Le Conseil fédéral suisse a approuvé un contrat de 250 millions de francs suisses avec la société israélienne d’armement Elbit, rapporte le site 24heures.

Le ministre de la Défense, Ueli Maurer, a invoqué la nécessité de remplacer les équipements d’avions sans pilote, qui sont dotés actuellement « d’une technologie des années 1980 totalement dépassée ».

En outre, seuls 14 des 28 drones Ranger que compte la Suisse sont encore opérationnels en 2014.

L’acquisition des drones Hermes a une vocation de défense afin de constituer un outil d’observation pour l’armée ou à des fins de missions de sauvetage.

La gauche suisse s’est élevée contre cette décision critiquant un achat de matériel de guerre effectué auprès d’un pays lui-même en guerre.

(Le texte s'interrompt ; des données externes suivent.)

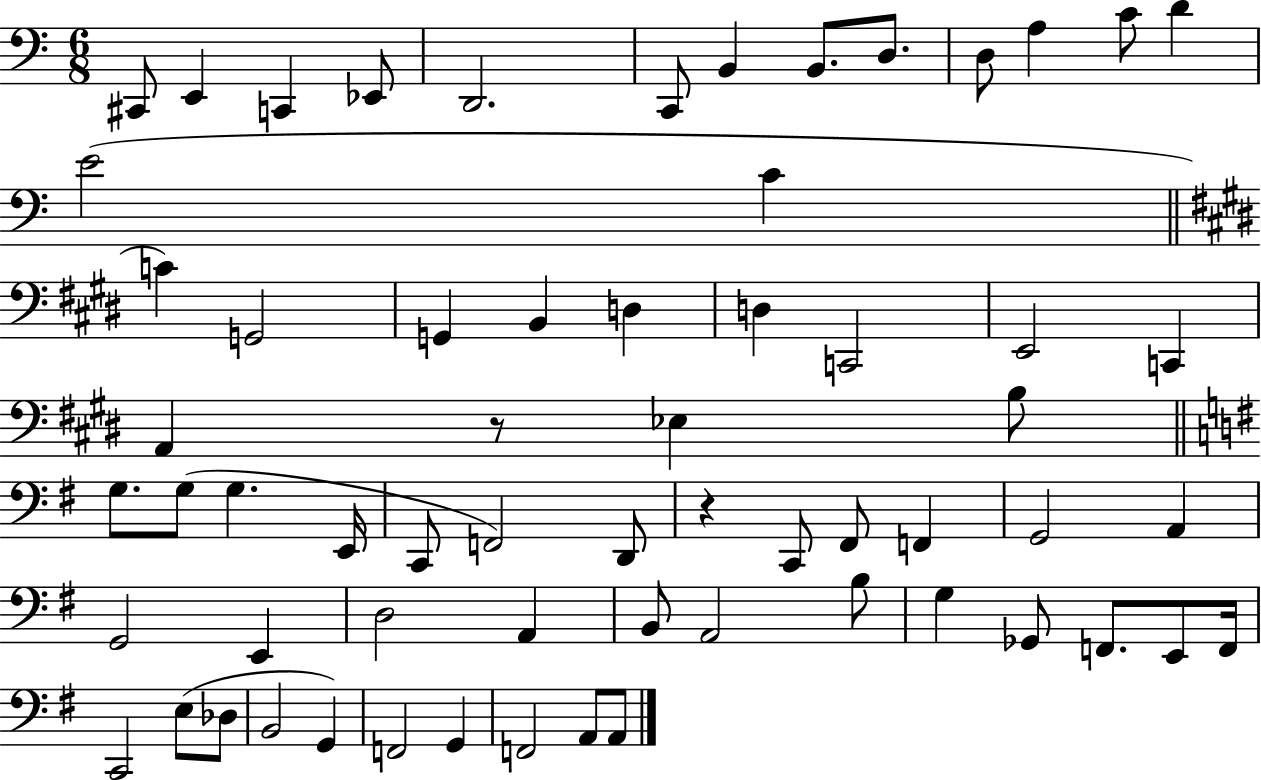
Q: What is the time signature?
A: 6/8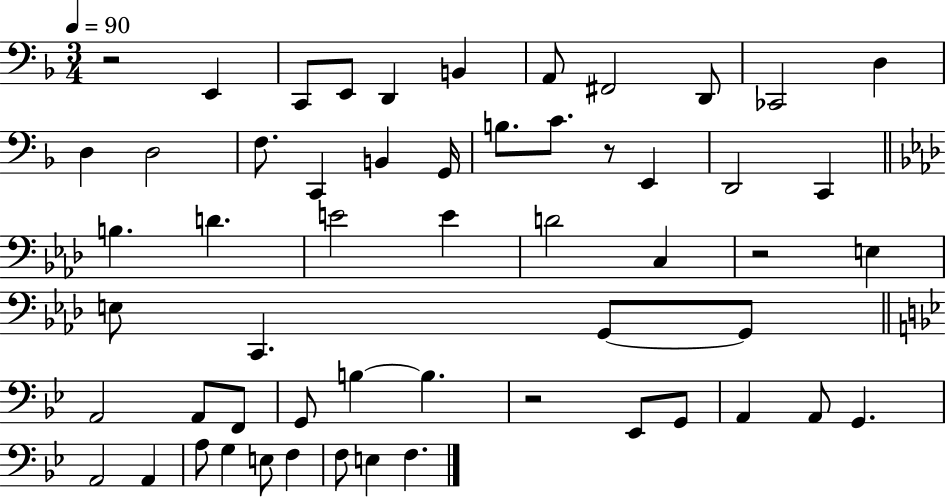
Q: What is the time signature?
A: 3/4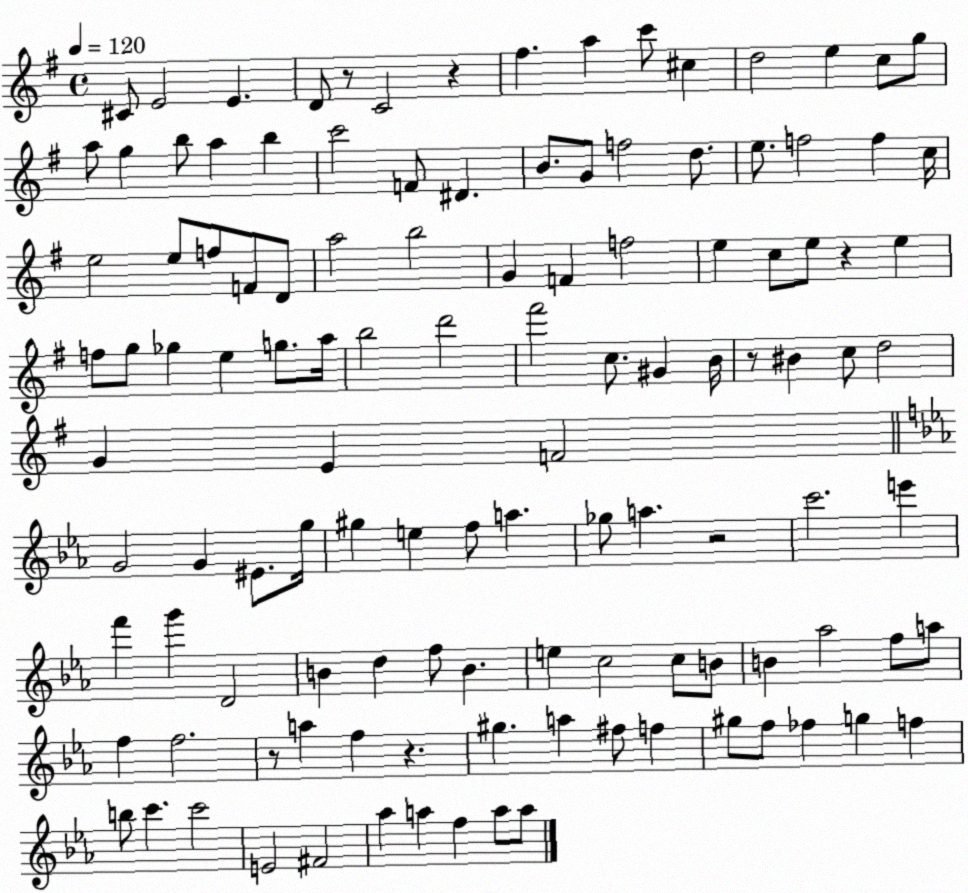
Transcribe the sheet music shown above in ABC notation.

X:1
T:Untitled
M:4/4
L:1/4
K:G
^C/2 E2 E D/2 z/2 C2 z ^f a c'/2 ^c d2 e c/2 g/2 a/2 g b/2 a b c'2 F/2 ^D B/2 G/2 f2 d/2 e/2 f2 f c/4 e2 e/2 f/2 F/2 D/2 a2 b2 G F f2 e c/2 e/2 z e f/2 g/2 _g e g/2 a/4 b2 d'2 ^f'2 c/2 ^G B/4 z/2 ^B c/2 d2 G E F2 G2 G ^E/2 g/4 ^g e f/2 a _g/2 a z2 c'2 e' f' g' D2 B d f/2 B e c2 c/2 B/2 B _a2 f/2 a/2 f f2 z/2 a f z ^g a ^f/2 f ^g/2 f/2 _f g f b/2 c' c'2 E2 ^F2 _a a f a/2 a/2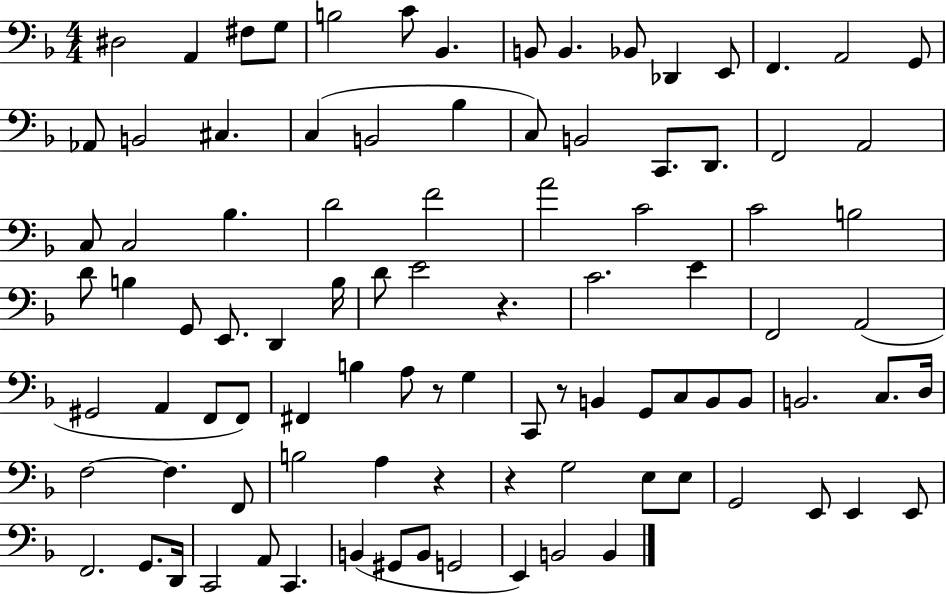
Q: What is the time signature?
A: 4/4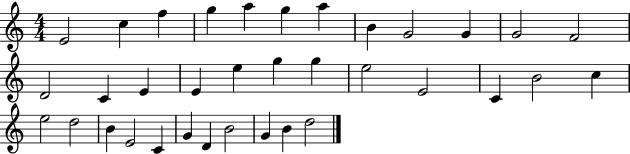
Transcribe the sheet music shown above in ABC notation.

X:1
T:Untitled
M:4/4
L:1/4
K:C
E2 c f g a g a B G2 G G2 F2 D2 C E E e g g e2 E2 C B2 c e2 d2 B E2 C G D B2 G B d2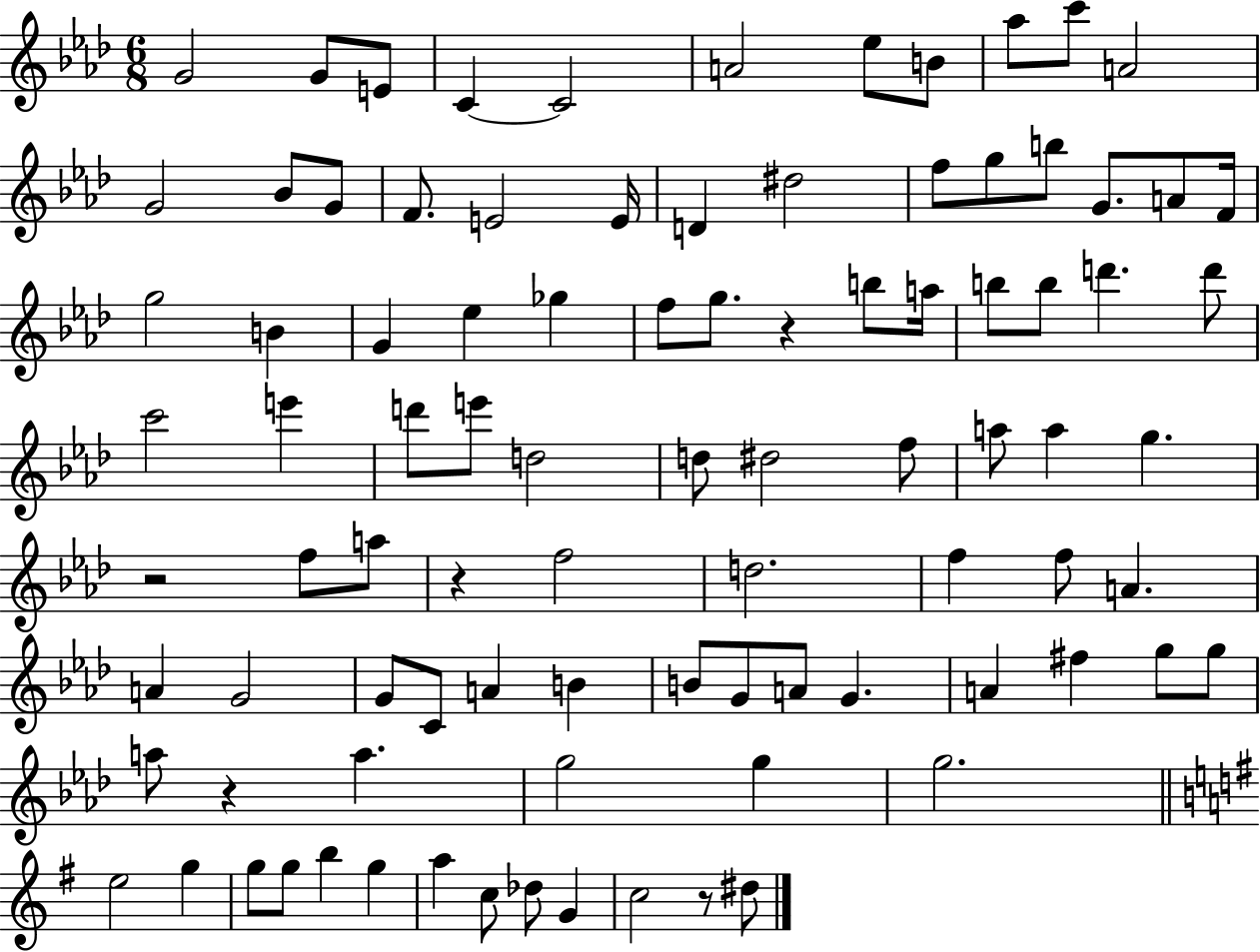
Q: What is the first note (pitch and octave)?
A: G4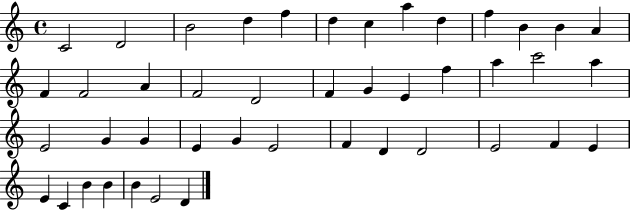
X:1
T:Untitled
M:4/4
L:1/4
K:C
C2 D2 B2 d f d c a d f B B A F F2 A F2 D2 F G E f a c'2 a E2 G G E G E2 F D D2 E2 F E E C B B B E2 D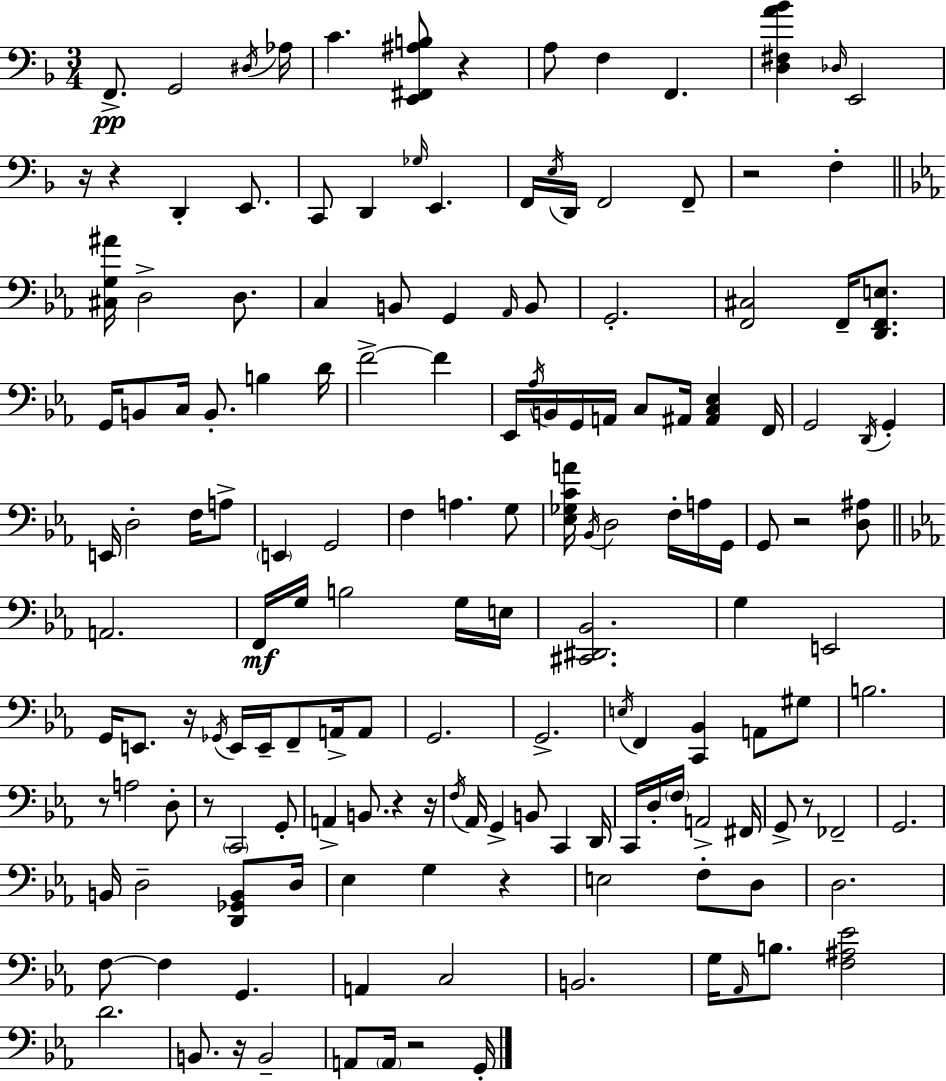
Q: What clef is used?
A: bass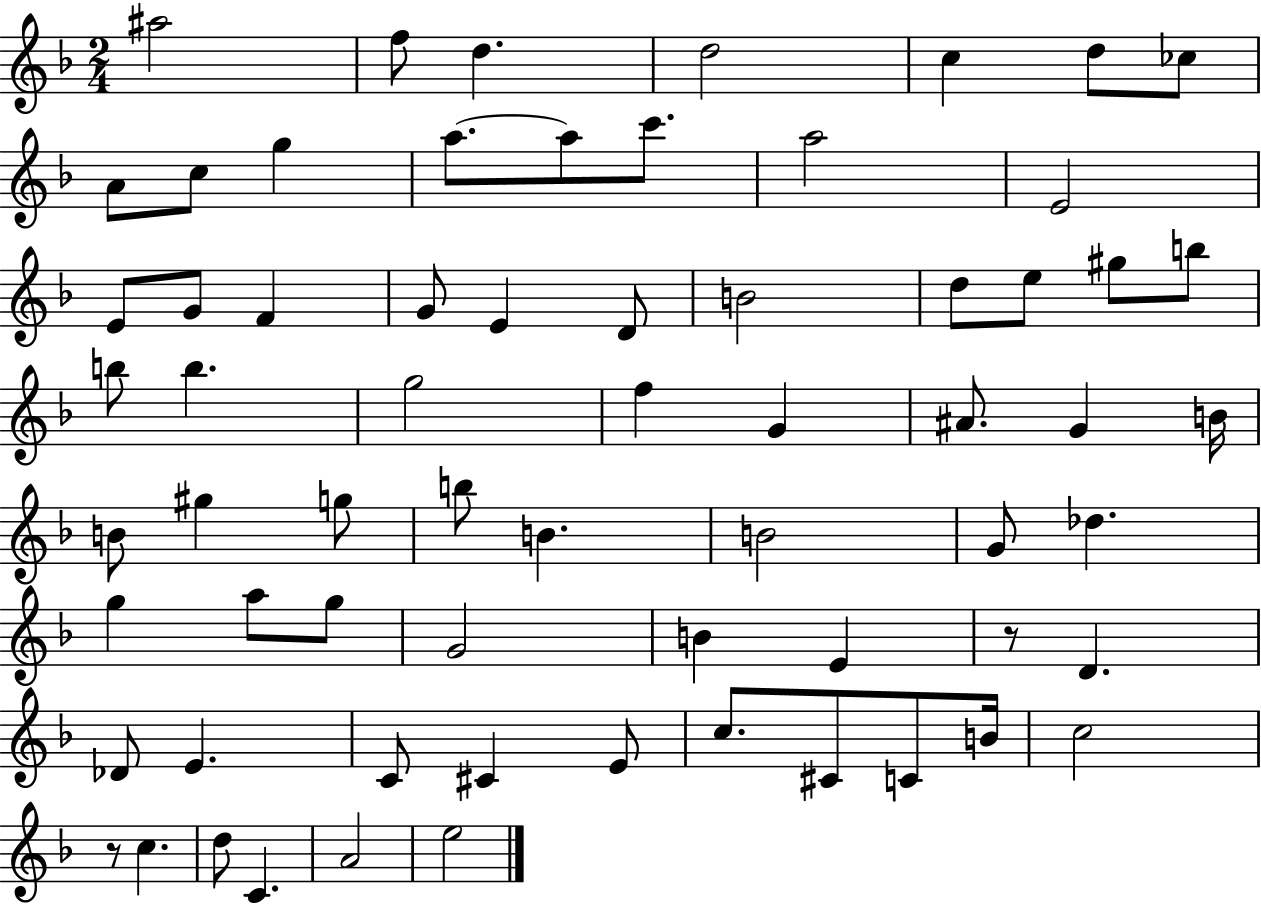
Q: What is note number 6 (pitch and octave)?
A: D5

Le député Eric Voruz affirme qu’il aurait été également plus judicieux d’acquérir ce type de matériel auprès de la France ou des Etats-Unis.

De son côté, le mouvement propalestinien BDS-Suisse a lancé une pétition accusant le fabricant israélien de « tester son matériel au-dessus des territoires occupés et au Liban ».

Le ministère suisse de la Défense assure cependant que le processus de sélection a été parfaitement conforme dans lequel « deux fabricants israéliens étaient arrivés en tête des neuf concurrents et où l’offre d’Elbit présentait le meilleur rapport qualité-prix».

Ueli Maurer souligne également l’impact en termes d’emploi de ces acquisitions, avec la mise à disposition de 500 personnes durant cinq ans. Les Chambres fédérales sont invitées désormais à valider cette décision.

Israël a commencé à produire des drones il y a 40 ans. Aujourd’hui le pays est le premier exportateur mondial du secteur.

Selon une étude de cabinet Frost & Sullivan, publiée fin 2014, l’État hébreu revendique un chiffre de 4.6 milliards de dollars au niveau international entre 2012 et 2014 contre 2.9 milliards pour les États-Unis.

La Corée du Sud a également signé un contrat de 36.5 millions de dollars avec Israel Aerospace Industries, portant sur trois drones Heron.

L’année passée, Israël a cependant subi ses premiers revers lorsque de nombreux pays européens ont privilégié le drone américain Reaper.

Mais dans un pays dont l’économie repose sur la R&D et l’innovation, le secteur des aéronefs sans pilote ne fait pas exception.

Les ballons captifs gonflés à l’hélium ou le développement d’une nouvelle génération de drones tactiques devraient permettre à l’État hébreu de conforter sa place de numéro un mondial dans les années à venir.